Hi, the following question is unclear to me, and I was not able to find an answer in Pytorch and on the forum. I have found a similar question on this forum but it is still unclear: “what-is-the-difference-between-pytorch-quantization-and-torch-ao-quantization”
What is the recommended and future-proof way to use (PyTorch naïve quantization) when deploying to int8 TensorRT?
I am curious about two types of “TensorRT deployment”:
- The model should be deployed and able to be used with Nvidia tools such as NVIDIA Triton Inference Server
- Torch-TensorRT
Currently, I am using Nvidia’s PyTorch Quantization tool which is also in PyTorch’s documentation: DEPLOYING QUANTIZATION AWARE TRAINED MODELS IN INT8 USING TORCH-TENSORRT. With this tool, I can deploy models to Torch-TensorRT or via ONNX → to TensorRT (although there are some limitations).

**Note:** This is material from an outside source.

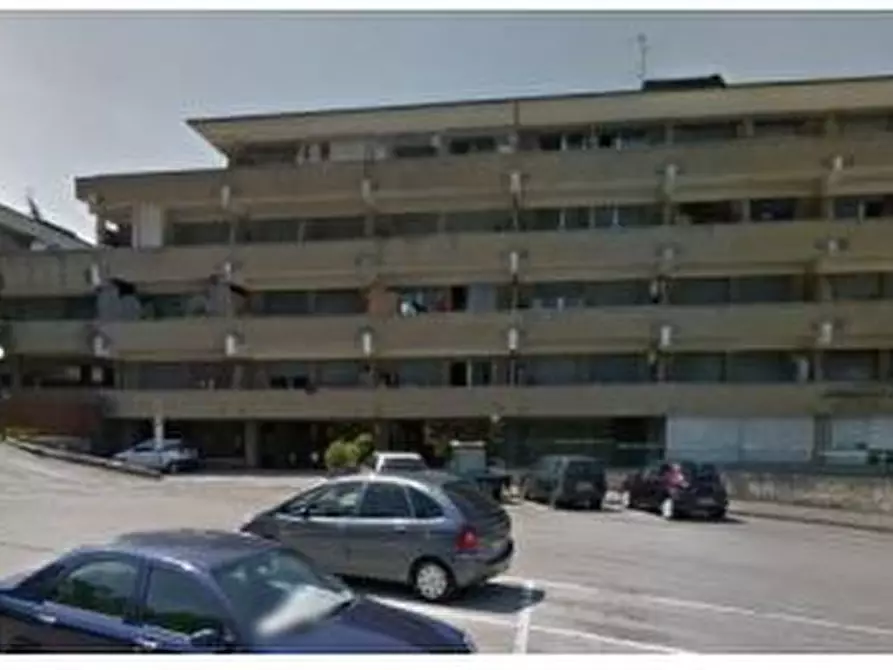 Immagine 1 di Appartamento in vendita  in Via A. Samorì n. 10 a Castrocaro Terme E Terra Del Sole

But currently, Nvidia’s PyTorch Quantization tool gives a depreciated warning and suggests using PyTorch naive quantization. But from PyTorch Quantization it is unclear which future-proof route I should follow, they are all focused on CPU deployment. For me, it is not a problem if I first need to convert the model to ONNX and then to TensorRT. Or should I now (still) stay at Nvidia’s PyTorch Quantization tool?